Again, Raul, who was the first in the line to the top, yelled something but this time no one heard him. The wind appeared to be muting all of the members of the team on purpose, although that was obviously preposterous.

They walked another fifty meters and then they understood what Raul had said. Laura, the scientist from Pasto, fell in a crevasse and pulled everyone else into it. Luckily, Raul and Juan had their tools ready and held strongly on the white floor. Fast, the others helped Laura getting out and avoided the crevasse. Franco put a red flag by the gap on the floor, pierced the snow with all his strength.

They continued for a few minutes until they made it to the top. Raul warned them, breathing with difficulty, that they could only stay for a few minutes. As they had no oxygen tanks, staying more than necessary could mean dying there or on the way down.

There were six explorers, seven with Raul. They all sat on some rocks that overlooked the cliff, on which the tallest point was located.

Juan, as experienced as he was, took just one moment to see the scenery and then went back to Raul and started talking about the descent. It wasn't that he took it all for granted, not at all. Juan was just thinking of so many things at same time and seeing mountains from the top of another mountain didn't do anything for him. He had a wife and a baby girl to think of. At the cost of loosing what he loved most, he had to choose either a well paid job or loosing them both.

Laura, however, sat on a rock and filled her lungs with the purest air she might ever breath. It was true that oxygen was scarce, was somehow it felt cleaner and better than anything else. She loved how the mountains looked and how beautiful the world looked like this, just peaceful. It was different of what she had known her whole life, and the fact that this beautiful place existed not that far from home, was overwhelming to her.

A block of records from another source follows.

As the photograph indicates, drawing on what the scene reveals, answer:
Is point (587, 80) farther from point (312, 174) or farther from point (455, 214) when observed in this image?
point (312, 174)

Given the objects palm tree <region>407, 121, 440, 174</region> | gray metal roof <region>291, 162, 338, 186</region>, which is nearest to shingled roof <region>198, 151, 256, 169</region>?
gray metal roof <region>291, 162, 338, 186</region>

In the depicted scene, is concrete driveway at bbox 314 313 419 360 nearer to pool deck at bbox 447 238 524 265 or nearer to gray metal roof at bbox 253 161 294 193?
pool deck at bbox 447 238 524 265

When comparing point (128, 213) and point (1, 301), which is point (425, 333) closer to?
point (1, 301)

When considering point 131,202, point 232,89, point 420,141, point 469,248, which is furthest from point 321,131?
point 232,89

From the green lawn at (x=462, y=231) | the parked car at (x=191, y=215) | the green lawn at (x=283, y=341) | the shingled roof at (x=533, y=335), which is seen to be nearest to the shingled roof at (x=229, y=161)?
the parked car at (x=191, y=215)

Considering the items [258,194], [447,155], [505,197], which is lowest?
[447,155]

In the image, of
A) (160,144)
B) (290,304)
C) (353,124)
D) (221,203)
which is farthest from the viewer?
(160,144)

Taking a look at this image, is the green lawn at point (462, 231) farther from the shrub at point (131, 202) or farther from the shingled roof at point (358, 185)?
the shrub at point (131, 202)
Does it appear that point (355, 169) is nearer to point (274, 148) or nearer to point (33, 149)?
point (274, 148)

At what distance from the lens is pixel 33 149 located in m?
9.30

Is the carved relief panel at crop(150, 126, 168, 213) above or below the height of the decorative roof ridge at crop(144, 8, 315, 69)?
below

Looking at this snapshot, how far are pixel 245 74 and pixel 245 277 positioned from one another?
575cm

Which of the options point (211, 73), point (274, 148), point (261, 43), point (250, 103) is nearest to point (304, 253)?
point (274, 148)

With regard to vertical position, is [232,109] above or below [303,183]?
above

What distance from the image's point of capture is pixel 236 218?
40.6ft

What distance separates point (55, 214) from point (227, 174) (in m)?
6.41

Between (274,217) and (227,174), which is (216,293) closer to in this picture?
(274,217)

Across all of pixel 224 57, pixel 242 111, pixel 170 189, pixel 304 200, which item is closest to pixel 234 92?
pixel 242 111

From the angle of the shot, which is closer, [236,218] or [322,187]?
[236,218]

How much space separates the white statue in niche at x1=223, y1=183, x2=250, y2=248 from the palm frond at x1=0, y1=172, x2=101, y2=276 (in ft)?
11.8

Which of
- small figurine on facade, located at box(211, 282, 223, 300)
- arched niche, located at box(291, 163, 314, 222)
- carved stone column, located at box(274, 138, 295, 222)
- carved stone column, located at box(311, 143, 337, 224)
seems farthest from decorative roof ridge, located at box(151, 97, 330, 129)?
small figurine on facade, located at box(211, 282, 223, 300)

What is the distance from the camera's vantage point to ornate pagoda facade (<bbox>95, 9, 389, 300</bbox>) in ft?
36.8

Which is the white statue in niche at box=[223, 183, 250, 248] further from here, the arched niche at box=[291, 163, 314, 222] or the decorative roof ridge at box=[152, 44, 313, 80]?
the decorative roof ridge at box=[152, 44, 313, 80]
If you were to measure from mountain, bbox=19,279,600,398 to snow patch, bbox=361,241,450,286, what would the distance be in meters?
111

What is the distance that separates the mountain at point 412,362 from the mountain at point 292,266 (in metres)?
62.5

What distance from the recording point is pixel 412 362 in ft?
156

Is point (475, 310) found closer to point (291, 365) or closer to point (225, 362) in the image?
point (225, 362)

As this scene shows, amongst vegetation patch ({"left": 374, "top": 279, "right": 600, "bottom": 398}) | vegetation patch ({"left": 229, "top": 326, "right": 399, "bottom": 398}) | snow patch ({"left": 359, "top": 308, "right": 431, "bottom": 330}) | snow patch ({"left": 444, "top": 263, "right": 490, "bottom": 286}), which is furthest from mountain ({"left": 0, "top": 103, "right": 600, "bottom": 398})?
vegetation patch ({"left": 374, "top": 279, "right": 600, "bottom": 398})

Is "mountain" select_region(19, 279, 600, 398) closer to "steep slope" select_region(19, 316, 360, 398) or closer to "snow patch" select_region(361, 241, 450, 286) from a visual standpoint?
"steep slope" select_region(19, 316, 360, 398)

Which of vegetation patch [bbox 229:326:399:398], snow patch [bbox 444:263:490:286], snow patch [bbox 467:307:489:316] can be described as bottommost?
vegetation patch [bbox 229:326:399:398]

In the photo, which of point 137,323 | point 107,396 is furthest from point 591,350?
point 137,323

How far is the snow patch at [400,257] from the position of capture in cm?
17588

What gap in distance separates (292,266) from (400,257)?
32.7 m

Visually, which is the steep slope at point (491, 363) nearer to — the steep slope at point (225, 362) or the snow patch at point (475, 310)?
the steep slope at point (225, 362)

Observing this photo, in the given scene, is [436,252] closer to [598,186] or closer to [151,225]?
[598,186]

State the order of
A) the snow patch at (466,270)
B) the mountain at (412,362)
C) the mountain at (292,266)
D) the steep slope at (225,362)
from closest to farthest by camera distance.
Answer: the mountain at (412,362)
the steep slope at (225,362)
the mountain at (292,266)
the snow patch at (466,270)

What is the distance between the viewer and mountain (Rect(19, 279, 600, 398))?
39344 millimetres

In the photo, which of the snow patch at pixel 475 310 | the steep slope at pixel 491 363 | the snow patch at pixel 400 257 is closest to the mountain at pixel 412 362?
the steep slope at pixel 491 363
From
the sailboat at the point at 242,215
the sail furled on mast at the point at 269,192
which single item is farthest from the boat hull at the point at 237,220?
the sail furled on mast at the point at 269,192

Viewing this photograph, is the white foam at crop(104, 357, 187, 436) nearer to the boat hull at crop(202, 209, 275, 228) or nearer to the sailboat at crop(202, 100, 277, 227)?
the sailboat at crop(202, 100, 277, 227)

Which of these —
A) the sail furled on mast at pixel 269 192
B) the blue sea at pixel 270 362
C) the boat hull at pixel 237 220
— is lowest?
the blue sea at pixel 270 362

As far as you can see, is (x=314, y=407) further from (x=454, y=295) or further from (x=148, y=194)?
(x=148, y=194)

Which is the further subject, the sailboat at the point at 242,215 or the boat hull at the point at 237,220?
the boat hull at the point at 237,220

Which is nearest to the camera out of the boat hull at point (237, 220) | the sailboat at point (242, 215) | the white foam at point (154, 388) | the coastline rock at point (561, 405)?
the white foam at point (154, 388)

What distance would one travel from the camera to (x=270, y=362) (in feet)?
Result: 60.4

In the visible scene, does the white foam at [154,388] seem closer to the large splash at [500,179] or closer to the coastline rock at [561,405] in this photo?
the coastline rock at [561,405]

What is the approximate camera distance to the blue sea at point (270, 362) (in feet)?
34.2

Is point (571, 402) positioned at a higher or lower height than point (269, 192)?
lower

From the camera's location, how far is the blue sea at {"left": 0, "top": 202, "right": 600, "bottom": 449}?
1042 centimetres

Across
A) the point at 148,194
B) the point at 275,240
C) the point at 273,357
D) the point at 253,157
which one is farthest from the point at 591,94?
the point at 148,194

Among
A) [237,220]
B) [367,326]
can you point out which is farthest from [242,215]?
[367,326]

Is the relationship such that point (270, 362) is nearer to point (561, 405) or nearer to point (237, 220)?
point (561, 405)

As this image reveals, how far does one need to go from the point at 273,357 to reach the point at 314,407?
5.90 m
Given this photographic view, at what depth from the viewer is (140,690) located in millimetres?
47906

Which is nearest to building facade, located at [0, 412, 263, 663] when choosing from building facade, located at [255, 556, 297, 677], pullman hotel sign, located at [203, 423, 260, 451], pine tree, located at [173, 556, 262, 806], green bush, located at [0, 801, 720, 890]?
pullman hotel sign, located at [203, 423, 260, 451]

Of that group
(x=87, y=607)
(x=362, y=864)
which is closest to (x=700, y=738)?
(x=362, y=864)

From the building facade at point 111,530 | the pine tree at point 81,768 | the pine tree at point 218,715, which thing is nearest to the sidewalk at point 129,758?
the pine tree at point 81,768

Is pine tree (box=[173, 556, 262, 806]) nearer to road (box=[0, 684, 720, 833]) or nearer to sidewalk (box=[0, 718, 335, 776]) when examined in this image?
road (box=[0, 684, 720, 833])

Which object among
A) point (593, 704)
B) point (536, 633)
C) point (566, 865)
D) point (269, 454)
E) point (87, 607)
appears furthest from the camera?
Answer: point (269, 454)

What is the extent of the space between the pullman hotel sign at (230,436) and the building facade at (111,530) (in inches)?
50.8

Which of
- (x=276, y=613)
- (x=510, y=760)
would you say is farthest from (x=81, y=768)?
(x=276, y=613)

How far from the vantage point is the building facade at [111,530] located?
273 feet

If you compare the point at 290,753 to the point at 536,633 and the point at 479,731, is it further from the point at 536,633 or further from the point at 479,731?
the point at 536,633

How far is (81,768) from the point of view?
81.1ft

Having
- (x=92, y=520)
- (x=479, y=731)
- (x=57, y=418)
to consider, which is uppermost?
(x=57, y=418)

Luis, an mature hiker with a thick beard, inhaled too but many more times, as if he defied the world. Only Raul knew that Luis was dying of cancer in the blood and this journey was a way of saying to life "you can't beat me up". The mountains and what he saw weren't as beautiful to him as the fact of having being able to do it all on his own, this last few months. He was going to die, true. But he wanted to imprint his mark on the world.

Veronica, a geology student, had come with a camera and started taking pictures as soon as they had reached the summit. She was a cheerful photographer, having documented her life and her family's life in huge amounts of pictures. Digital or analog, she didn't care. She only cared about keeping memories alive forever and this was her way of doing so. She had lost her father recently, and he had promised to go hiking with him. She wanted to take the most beautiful pictures to honor her father's memory.

Marcos and Tomás thought of each other as brothers. They admired the view, never kneeling or crouching or sitting but standing up to it, taking it all in as if it was a gift that one couldn't just let pass by. Both men, still young but already working through life, had decided to take this trip to defy their bodies and test, once more, the limits of their friendship. Marcos and Tomás were not real brothers, not relatives by blood. They had lived together from a young age as orphans, on the streets and under the care of others. But they never let each other go.

The six visitors came to the mountain, each one with a kind of mission. Some of them were successful, others not so much. But what was valuable wasn't the physical prowess as such. It was the fact that they had decided to take a challenge in order to honor something, to be true to themselves.

As they returned to the base camp, near a beautiful blue lake, their lives seemed to have improved, at least a little, even for a tiny space of time. They had learned no one defies a mountain out of courage or for the need of glory. All who do it, do it just for the urge, the need to define who they are.